▶ [本文]:

● ● ● ● ● ● ●

日本の女性史


日本の女性天皇を紹介

         


明正天皇
明正天皇は江戸時代に登場した日本史上、七人目の女性天皇であります

859年ぶりの女帝であり、さらに徳川家の血を引く「葵の帝」であります

さてさて、徳川家康といえば、江戸幕府を作ったお人

その家康は子供をたっくさん作り、色んな大名と婚姻関係を結び「血」の絆を大事にしていきました

そんな幕府にとって少々厄介だったのが朝廷との関係

一応天皇家というのが日本の主権者で、鎌倉幕府以降の武家政治は政権を天皇から預っているというものでした

だから征夷大将軍という役職も朝廷(天皇)から宣旨を受けて承認してもらうという形式がとりあえずあったのです

家康は「禁中並公家諸法度」を作り、朝廷に政治のことを口出しするなよ!ということになってはいたものの、天皇の立場は将軍よりは上なのです

しかも朝廷は特に反抗するわけじゃないので、余計始末が悪かった(反抗してきたら豊臣家のように戦いを挑めるからね)

● ● ● ● ● ● ●

▶ [抽出データ]:
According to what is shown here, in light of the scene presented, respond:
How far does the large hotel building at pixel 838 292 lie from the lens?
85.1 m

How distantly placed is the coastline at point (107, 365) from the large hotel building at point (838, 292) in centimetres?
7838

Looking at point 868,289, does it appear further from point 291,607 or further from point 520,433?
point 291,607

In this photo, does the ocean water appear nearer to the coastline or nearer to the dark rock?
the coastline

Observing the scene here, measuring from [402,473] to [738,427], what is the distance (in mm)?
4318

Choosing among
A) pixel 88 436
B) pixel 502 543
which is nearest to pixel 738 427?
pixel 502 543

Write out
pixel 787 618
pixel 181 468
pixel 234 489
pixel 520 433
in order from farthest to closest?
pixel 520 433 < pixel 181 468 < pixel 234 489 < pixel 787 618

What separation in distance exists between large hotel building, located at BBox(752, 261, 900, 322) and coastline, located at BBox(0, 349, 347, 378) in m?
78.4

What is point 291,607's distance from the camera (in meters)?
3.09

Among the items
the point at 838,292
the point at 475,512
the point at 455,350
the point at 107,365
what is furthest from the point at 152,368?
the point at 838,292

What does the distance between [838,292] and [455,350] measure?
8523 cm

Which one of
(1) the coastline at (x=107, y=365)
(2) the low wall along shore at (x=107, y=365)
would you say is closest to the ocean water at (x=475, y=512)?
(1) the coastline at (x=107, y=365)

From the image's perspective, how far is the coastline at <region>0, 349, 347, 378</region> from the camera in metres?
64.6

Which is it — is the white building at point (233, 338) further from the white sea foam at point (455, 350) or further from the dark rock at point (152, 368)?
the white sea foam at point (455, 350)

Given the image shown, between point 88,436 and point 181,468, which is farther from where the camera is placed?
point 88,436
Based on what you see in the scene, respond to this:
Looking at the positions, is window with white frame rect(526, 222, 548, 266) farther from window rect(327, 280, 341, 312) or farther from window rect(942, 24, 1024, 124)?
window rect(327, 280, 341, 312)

● ● ● ● ● ● ●

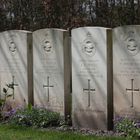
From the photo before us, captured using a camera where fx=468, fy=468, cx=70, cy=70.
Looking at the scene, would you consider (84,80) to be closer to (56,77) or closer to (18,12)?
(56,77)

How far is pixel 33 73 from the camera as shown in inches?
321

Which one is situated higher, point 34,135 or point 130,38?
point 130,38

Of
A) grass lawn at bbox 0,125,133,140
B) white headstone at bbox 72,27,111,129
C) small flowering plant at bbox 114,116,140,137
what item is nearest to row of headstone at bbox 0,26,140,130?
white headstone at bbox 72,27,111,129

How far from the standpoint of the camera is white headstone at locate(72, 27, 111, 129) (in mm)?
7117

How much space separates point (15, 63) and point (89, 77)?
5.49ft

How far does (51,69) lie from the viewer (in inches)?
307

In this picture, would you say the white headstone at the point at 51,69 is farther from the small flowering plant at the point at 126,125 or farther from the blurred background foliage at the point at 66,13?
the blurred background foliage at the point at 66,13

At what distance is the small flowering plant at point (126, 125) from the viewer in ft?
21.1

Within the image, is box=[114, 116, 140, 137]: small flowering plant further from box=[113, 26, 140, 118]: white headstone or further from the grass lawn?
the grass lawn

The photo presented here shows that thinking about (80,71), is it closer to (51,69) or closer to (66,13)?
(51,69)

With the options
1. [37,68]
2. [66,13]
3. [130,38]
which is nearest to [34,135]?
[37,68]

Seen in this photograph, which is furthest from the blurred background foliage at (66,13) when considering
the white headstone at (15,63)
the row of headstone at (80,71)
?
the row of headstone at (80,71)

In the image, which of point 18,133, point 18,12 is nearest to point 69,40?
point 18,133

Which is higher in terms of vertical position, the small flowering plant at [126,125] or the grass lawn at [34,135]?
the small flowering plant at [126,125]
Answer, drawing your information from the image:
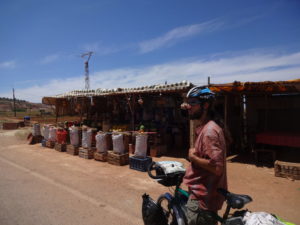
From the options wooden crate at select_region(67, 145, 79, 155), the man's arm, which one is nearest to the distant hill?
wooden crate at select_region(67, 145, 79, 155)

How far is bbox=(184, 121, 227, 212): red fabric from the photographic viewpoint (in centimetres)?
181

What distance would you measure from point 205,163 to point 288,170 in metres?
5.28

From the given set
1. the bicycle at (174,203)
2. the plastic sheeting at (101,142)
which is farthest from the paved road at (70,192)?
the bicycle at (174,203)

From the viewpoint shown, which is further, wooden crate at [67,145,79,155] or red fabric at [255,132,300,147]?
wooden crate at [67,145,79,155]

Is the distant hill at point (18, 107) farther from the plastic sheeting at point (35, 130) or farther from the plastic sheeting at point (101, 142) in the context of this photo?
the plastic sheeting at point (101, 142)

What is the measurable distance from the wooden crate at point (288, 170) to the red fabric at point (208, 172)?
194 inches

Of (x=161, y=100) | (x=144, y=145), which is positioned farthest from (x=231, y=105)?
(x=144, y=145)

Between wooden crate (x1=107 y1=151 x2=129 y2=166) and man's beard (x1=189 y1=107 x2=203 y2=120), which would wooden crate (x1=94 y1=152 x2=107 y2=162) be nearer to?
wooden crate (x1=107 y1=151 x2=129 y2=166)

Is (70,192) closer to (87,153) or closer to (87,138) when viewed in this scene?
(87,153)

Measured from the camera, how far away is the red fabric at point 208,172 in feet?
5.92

● ● ● ● ● ● ●

▶ [作業内容]:
女性天皇についての本文のうち、「一応天皇家というのが日本の主」から「のように戦いを挑めるからね)」までの部分を、「鎌倉幕府」を「室町幕府」に置き換えて書き直せ。

▶ [解答]:
一応天皇家というのが日本の主権者で、室町幕府以降の武家政治は政権を天皇から預っているというものでした

だから征夷大将軍という役職も朝廷(天皇)から宣旨を受けて承認してもらうという形式がとりあえずあったのです

家康は「禁中並公家諸法度」を作り、朝廷に政治のことを口出しするなよ!ということになってはいたものの、天皇の立場は将軍よりは上なのです

しかも朝廷は特に反抗するわけじゃないので、余計始末が悪かった(反抗してきたら豊臣家のように戦いを挑めるからね)